Friday, December 10, 2004


Democracy Undermind in Palestine, or The Problem with Fatah

There is an article by Graham Usher in al-Ahram Weekly about the candidacy of Marwan Barghouti, which in my opinion is very perceptive in getting to the bottom of what politics are really at play here. I think the issue here is that Fatah is, at the moment, essentially a non-democratic institution. Fateh as the largest and most powerful political organization in the Palestinian territories is in favor of democracy in terms of national decision-making because it knows that it is the most powerful. But internally, this is not the case. As Usher writes:
Like many in Fatah, he had been angered by the way Abbas had been chosen. It had remained the prerogative of Fatah's Central Committee (FCC) and Revolutionary Council (FRC), two institutions dominated by the so- called "old guard" or those "outside" Fatah leaders who had returned from exile with Arafat and who derived their position (and privileges) solely from him.
So within Fatah there is a difference between democracy and power. The idea that Barghouti's candidacy is "dividing Fatah" is somewhat of a canard. The implication is that Barghouti is weakening Fatah. This is not the case - as Fadwa Barghouti, Marwan's wife, says in an interview:
He is not dividing Fatah. Marwan is Fatah. And there are lots of people in Fatah -- including leaders from the first and second Intifadas -- who will support his candidacy.

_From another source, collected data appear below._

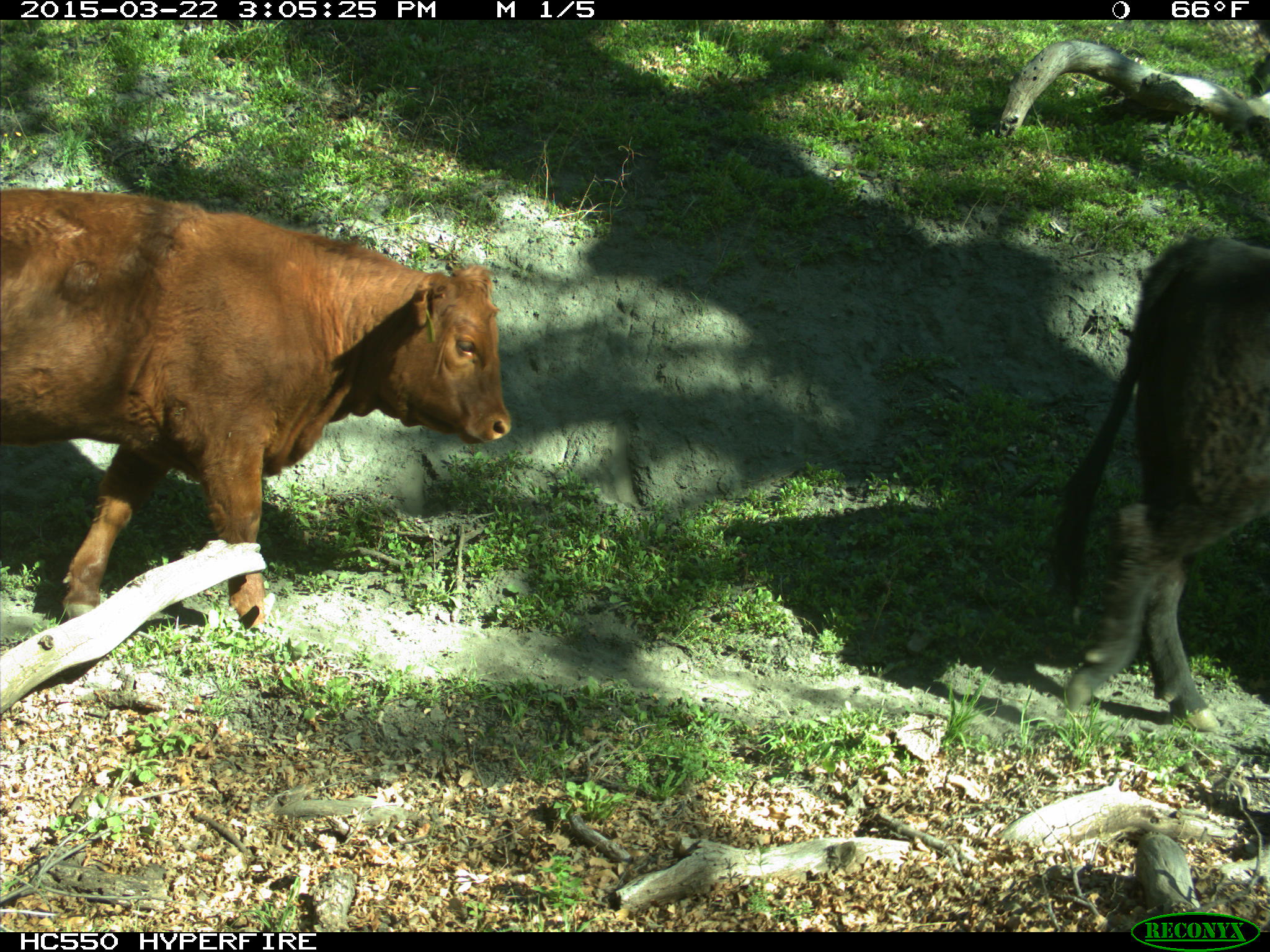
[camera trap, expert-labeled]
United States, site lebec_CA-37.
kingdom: Animalia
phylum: Chordata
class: Mammalia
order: Artiodactyla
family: Bovidae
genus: Bos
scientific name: Bos taurus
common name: domestic cow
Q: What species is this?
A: Bos taurus (domestic cow).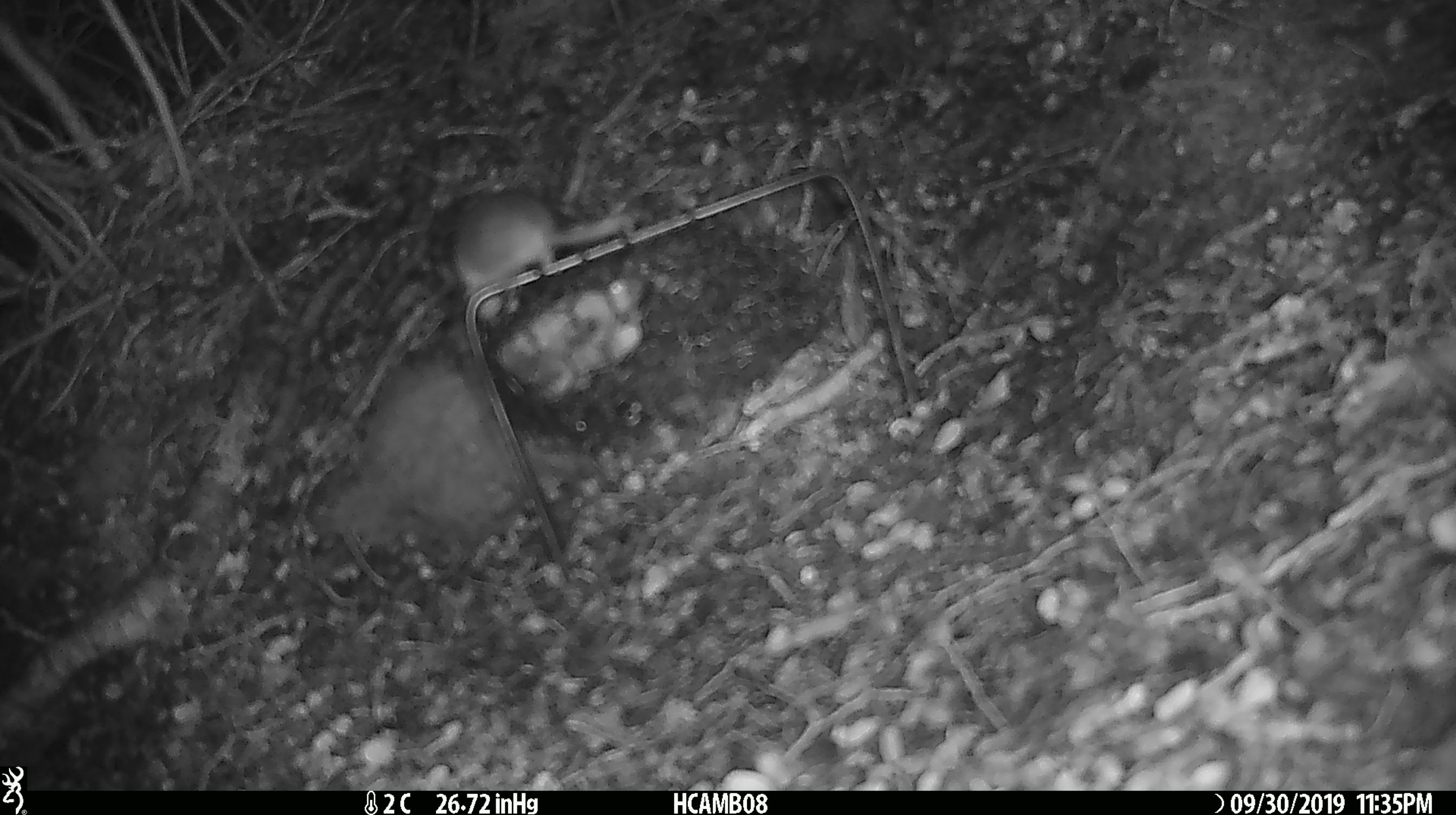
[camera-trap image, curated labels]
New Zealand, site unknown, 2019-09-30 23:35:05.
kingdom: Animalia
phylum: Chordata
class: Mammalia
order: Rodentia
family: Muridae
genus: Mus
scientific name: Mus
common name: mouse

Marwan is Fatah. Not that he encapsulates what Fatah is or isn't, but he is a member of Fatah and is a Fatah candidate (whether he is running as an "independent" or not, everybody knows that he is Fatah). Whether he or Abu Mazin wins, it will be a Fatah victory. And his entering his candidacy in no way reduced the possibility of a Fatah victory. There is no non-Fatah challenger in this race. As much as I admire Mustafa Barghouthi, this is the truth. So what, then, is meant by "dividing Fatah"? Essentially it means dividing Fatah's power internally. It means diluting the power held by the FCC and the FRC, taking the decision-making out of their hands and putting it in the hands of the voters. And this is what makes the FCC and the FRC, and the "old guard" in general, fundamentally undemocratic. These men are not interested in democracy so much as in power. And those of the "young guard" or "insiders" such as Zacharia Zubeida of the al-Aqsa Martyrs Brigades who have now come out against Marwan Barghouti's candidacy are exposing themselves as having a greater interest in power than in democracy. And to some extent, this is the more attractive option. Abu Mazin travels to Syria and Lebanon; as for the Barghoutis, Marwan is imprisoned and Mustafa is beaten up by the IDF and cannot travel to Gaza or even into Hebron. Writes Usher, "Mahmoud Abbas's home in Ramallah is a palatial villa spread on a hillside surrounded by black limousines and a ring of Palestinian police. Marwan Barghouti's home is a second floor flat in a six-storey concrete apartment block." This is the choice of the Palestinians.